Photo by Blogtrepreneur, CC BY 2.0.

Today, the Fourth Circuit Court of Appeals in Richmond, Virginia, handed down its decision in Wikimedia Foundation v. National Security Agency, holding that the Wikimedia Foundation may further pursue our claims against the United States National Security Agency (NSA) and other defendants. This marks an important victory for the privacy and free expression rights of Wikimedia users.

We joined eight co-plaintiffs in filing this lawsuit in March 2015, to challenge government mass surveillance and stand up for the privacy and free expression rights of Wikimedia users. The lawsuit specifically targets the NSA’s Upstream surveillance practices, which capture communications crossing the internet backbone. The free exchange of knowledge is threatened when Wikimedia users fear being watched as they search, read, or edit the Wikimedia projects.

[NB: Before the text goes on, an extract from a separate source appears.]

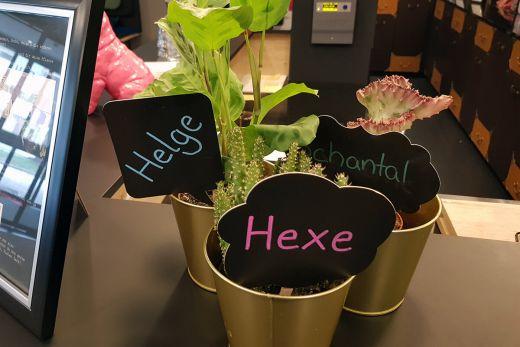 Das Foto zeigt Pflanzen des niu Cobbles in Essen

Back in October 2015, Judge T.S. Ellis III of the United States District Court for the District of Maryland dismissed the case for lack of standing, a legal concept referring to a plaintiff’s ability to demonstrate that they have suffered an injury that the courts can redress. We promptly appealed the case to the Fourth Circuit.

The Fourth Circuit’s decision is complex: the Court vacated the lower court’s ruling with respect to the Wikimedia Foundation, and remanded the case back to the District of Maryland for further proceedings. A 2-1 majority found that the Wikimedia Foundation demonstrated standing in the case, but that the other plaintiffs did not. The dissenting judge would have found that all nine plaintiffs had standing. We, our co-plaintiffs, and our counsel at the American Civil Liberties Union (ACLU), will carefully review the opinion and determine the next steps for our case.

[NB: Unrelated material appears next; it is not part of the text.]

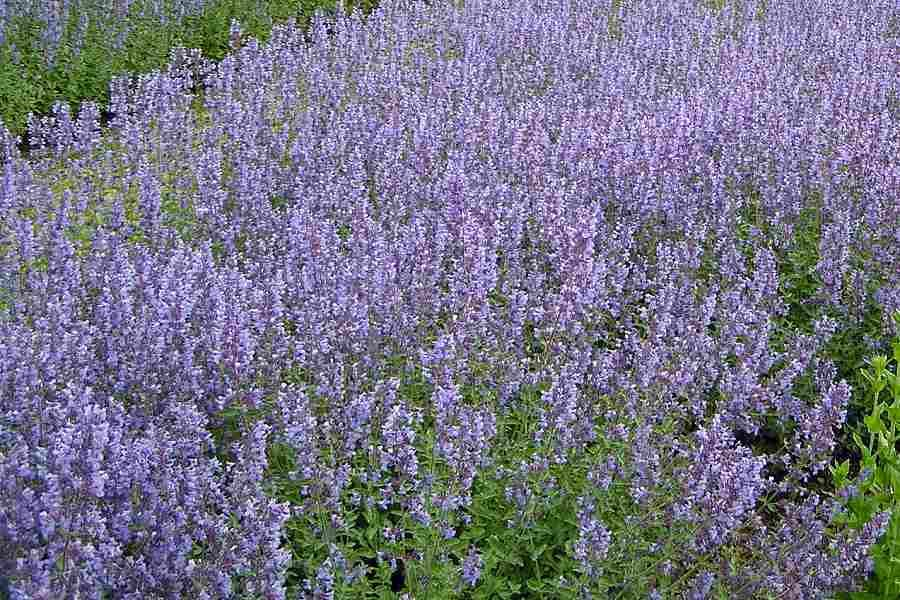 Walkers Low Nepeta The Farm WB Richardson Growers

This marks an important step forward in Wikimedia Foundation v. NSA, and a victory for upholding the rights of privacy and free expression for Wikimedia users. We stand ready to continue this fight. A more detailed blog post, with further information about the case and opinion is forthcoming, and we will keep members of the Wikimedia communities updated on the lawsuit. For more information about mass surveillance, Wikimedia Foundation v. NSA, and our other efforts to protect user privacy, please see our resources page about the case, or visit the ACLU.

Jim Buatti, Legal Counsel
Aeryn Palmer, Legal Counsel
Wikimedia Foundation

Special thanks to all who have supported us in this litigation, including the ACLU’s Patrick Toomey, Alex Abdo, and Ashley Gorski; and Aarti Reddy, Patrick Gunn, and Ben Kleine of our pro bono counsel Cooley, LLP; and the Wikimedia Foundation’s Zhou Zhou.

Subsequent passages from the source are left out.